Multi-agent research copilot that separates LLM generation from deterministic verification to fight citation hallucination in scholarly literature review.
Athena retrieves real papers from scholarly APIs, generates evidence-grounded gap analysis and outline scaffolding, and then verifies every citation without an LLM in the matching logic — so bibliographic claims are machine-checkable, not hallucinated. It is a research-assistance tool with an academic-integrity banner in the UI, not an essay or paper ghostwriter.

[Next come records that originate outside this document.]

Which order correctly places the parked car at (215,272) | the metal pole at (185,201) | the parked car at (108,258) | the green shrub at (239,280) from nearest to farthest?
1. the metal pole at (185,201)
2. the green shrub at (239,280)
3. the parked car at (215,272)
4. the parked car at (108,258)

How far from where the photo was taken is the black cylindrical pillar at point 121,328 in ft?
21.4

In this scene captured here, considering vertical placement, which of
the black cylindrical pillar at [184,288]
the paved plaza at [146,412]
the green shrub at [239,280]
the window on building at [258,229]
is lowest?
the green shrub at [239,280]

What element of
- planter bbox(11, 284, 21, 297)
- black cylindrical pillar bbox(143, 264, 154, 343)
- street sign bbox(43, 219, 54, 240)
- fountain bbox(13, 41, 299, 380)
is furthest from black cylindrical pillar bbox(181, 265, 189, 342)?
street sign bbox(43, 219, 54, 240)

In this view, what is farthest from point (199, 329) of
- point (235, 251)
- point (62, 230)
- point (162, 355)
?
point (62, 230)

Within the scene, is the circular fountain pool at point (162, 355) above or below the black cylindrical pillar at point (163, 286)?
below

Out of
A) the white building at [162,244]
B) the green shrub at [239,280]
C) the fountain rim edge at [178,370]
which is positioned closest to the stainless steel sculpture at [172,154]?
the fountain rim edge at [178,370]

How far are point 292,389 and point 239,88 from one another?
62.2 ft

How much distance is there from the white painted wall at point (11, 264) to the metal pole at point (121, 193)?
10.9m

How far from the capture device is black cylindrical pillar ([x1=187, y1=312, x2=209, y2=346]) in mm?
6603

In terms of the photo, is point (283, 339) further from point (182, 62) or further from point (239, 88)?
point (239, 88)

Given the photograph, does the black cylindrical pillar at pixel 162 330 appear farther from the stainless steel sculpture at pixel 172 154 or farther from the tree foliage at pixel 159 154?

The core design bet — evaluated below on a public benchmark — is that generation should be creative but verification should be deterministic.
| Question | Result | Significance |
|---|---|---|
Citation hallucination detection (HALLMARK dev_public, full N=1119) |
F1-H 0.747 · detection 0.776 · tier-weighted F1 0.813 | beats doi_only 0.373; see breakdown |
| Pipeline fake-citation rate | 27.8% (all) → 0% (verified-only policy) | deterministic filter |
| Multi-agent vs single-agent literature coverage | 0.855 vs 0.787 (+6.8 pp) | paired t-test p ≈ 4.4×10⁻⁵ |
| Blind pairwise preference (multi vs single) | 53.3% | not significant (p ≈ 0.70) — reported honestly |
| Blind human eval (n=12) | preferred multi-agent 11/12; multi deeper (4.83 vs 4.17) | diverges from the LLM judge — evidence of judge verbosity bias |
| Critic evidence-grounding rate | 1.000 | by construction |
Numbers come from 60 matched runs per RQ (20 topics × 3 repeats). A committed, read-only snapshot of the statistics and figures lives in docs/evaluation/ so you can verify them without re-running the multi-hour experiments. Full method and caveats: docs/TECHNICAL_REPORT.md.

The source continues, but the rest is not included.